The Highs and Lows of Publishing

I hope you’ve all seen the news about our exciting recent acquisitions: a pre-empt and four pre-Bologna deals. We are so happy with how our list is coming along, with so many fantastically talented authors, new and more established. And the response via Twitter yesterday was fabulous!

We’ve even outstripped all the erotica publishing news to be the most read story on Book Trade Info

But it isn’t all highs, and so before you think we are all smug, let me say that it doesn’t always work out that way. Did you know that publishers get rejected, too?

Like all publishers, we’ve done elaborate videos, sent crazy packages, delivered detailed (beautiful prezi) presentations… spent hours pouring over the content of the manuscripts to pick out just the right details to impress and ultimately not landed the deal.

But that’s just the way publishing goes. All the publishers who pitch think they are the best home for the author, and it can’t help but feel a little like being dumped when it ends up not to be you.

Our lovely intern Amy (@amyocelot) said it best when she said publishing is hard.

And so, we’ll wait and watch for announcements about who got those wonderful projects that we wanted and will wish all the best for those ones that got away.

(P.S. I didn’t actually get to offer on it because it was whisked off the table by those clever editors at Simon & Schuster last year, but one of these amazing books that you’ve got to read when it comes out is The Hunt by Andrew Fukuda. It’s awesome.)

We’d love to hear from any other publishing folk about their ones that got away…


14 responses to “The Highs and Lows of Publishing

  1. One that got away from me – The Weight of Water … a remarkable novel in verse by Sarah Crossan, which went to Bloomsbury. I knew it was special straight away, but couldn’t get in there fast enough …

  2. I was part of a pitch for the completely wonderful and amazing My Sister Lives on the Mantlepiece by Annabel Pitcher. I so wanted to market that book, I had my campaign all planned out, and was gutted not to get to. I still grabbed a copy HB though and tell everyone I can how fantastic it is when I get the chance. Like now!

  3. Oh no! As an agent I feel even more miserable now about turning wonderful, wonderful publishers down. It’s the worst part of the job, especially when so much thought and creative brilliance went into their pitch. That is never, ever wasted however. Noted. Appreciated. And never wasted.

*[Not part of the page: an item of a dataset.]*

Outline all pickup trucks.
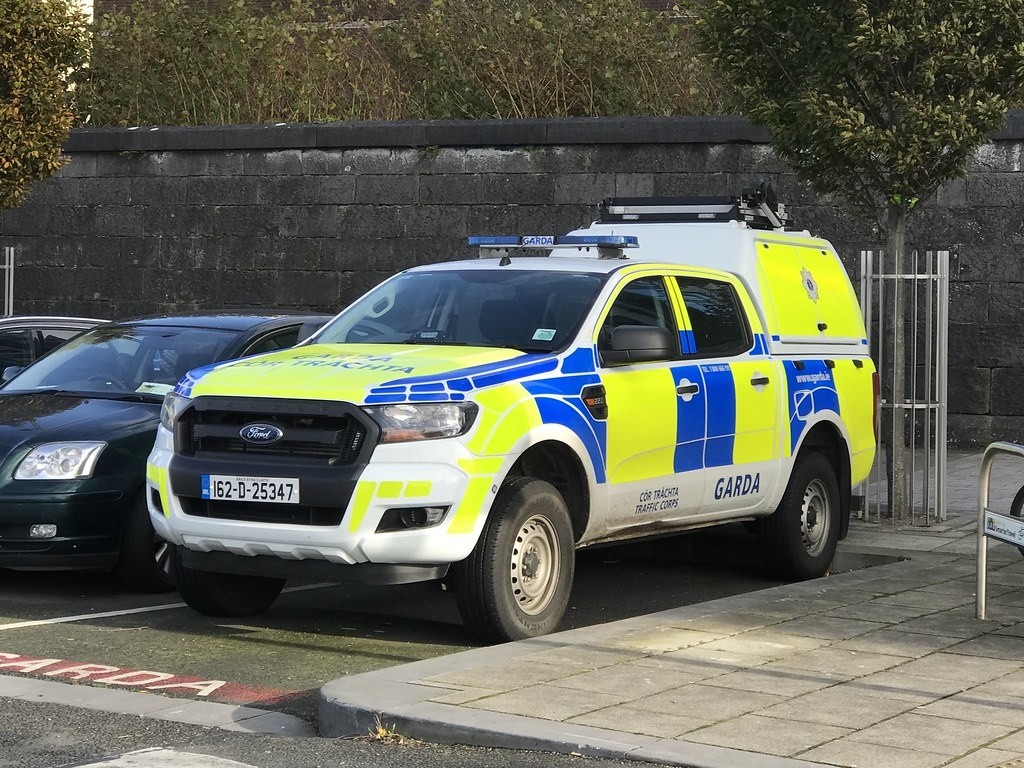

    Agents get rejected too. I’ve arranged last minute, emergency childcare; trudged through snow when trains were cancelled with the names of all the novelist’s characters written on a small card (I’ve got a terrible memory for names); and had lovely meetings with lovely authors whose book I adored, felt sure there was a real connection, and then discovered they’d picked someone else.

    You’re right, it is like being dumped.

    • Of course! Agents get turned down, too. I hadn’t thought about that. It is such a business of passion that we are in. And we definitely don’t regret going whole hog for those projects — we absolutely know they are worth the effort.

  4. Two weeks into a new job at Egmont, I fell in love with A Dog Called Homeless. But even my hand-baked, bone-shaped biscuits couldn’t keep it from HarperCollins. I still get a little choked when watching Crufts.

  5. Our jobs are so bittersweet. Sometimes you get to have a great surprise: I was working at publisher #1 when I read “How to rock braces and glasses”, which I loved to pieces. Unfortunatelly when I went to make an offer the agent told me it was already sold. But, surprise surprise! A few months later, I started to work at publisher #2… that was the one that got this amazing book! I was so happy! 🙂
    I used to have a great boss who teached me this: there are so many great books around; we will never be able to publish all of them. All we can do is wish they get good, loving homes, and buy a copy (or two) when it gets published!

    • I read HOW TO ROCK… when I was at Hodder and really liked it! Lucky you for finding it again. And it’s true — there are so many good books out there.

  6. Venetia Gosling

    Agh. This is too painful… I have loved and lost many books. My Sister… of course, Flipped, Love, Aubrey… It often goes in cycles, though, so you’re never down for long. Actually, just looking back through my unrequited offers, I spotted one for Astrosaurs, which obviously didn’t work out then, but we have just acquired the lovely Steve Cole for middle fiction, so there’s a happy ending for you!

  7. Painful indeed! The one above all others that I was devastated about was Joseph Delaney’s Spook’s Apprentice. I just felt that was MY book. I can remember the moment so clearly when I got the call to say it had gone elsewhere – I was gutted. I think it made it even more painful to see what a brilliant job Transworld did with it…

  8. I fell hard for Osbert the Avenger which will be published by Orchard in September. Really original and darkly comic… Can’t wait to see it in print and watch everyone else fall for it too. Just like true love, if you fall for a book and it’s unrequited, if you *really* love that book you just want it to be happy… even if it isn’t with you.

    • This is fascinating! I am still not over the marvellously silly Casper Candlewacks. As part of our pitch we wrote The Idiot’s Guide to Macmillan, featuring our stupidest moments ever – possibly doing too good a job of convincing the author and agent that wé were a load of dunces and thereby sending them straight into the arms of HCB! Doh. The Idiot’s Guide still gets talked about fondly at Christmas parties and is also quite useful for blackmail purposes.

      Also, Turf… Actually, I don’t know if I’m ready to talk about that one yet. I was GUTTED. It deserved to be fought over though, big time – one of the best voices I’d seen in ages. But, you know. Wh’evs. I’m over it. (Um, please can I have a finished copy, Random House?)

  9. I have two. I adored Ways to Live Forever – wept BUCKETS over that book – and was devastated not to get it. More recently, I fell head over heels for R.J. Palacio’s Wonder. I’m just pleased that the folks at Random have done a great job with it. It deserves to fly.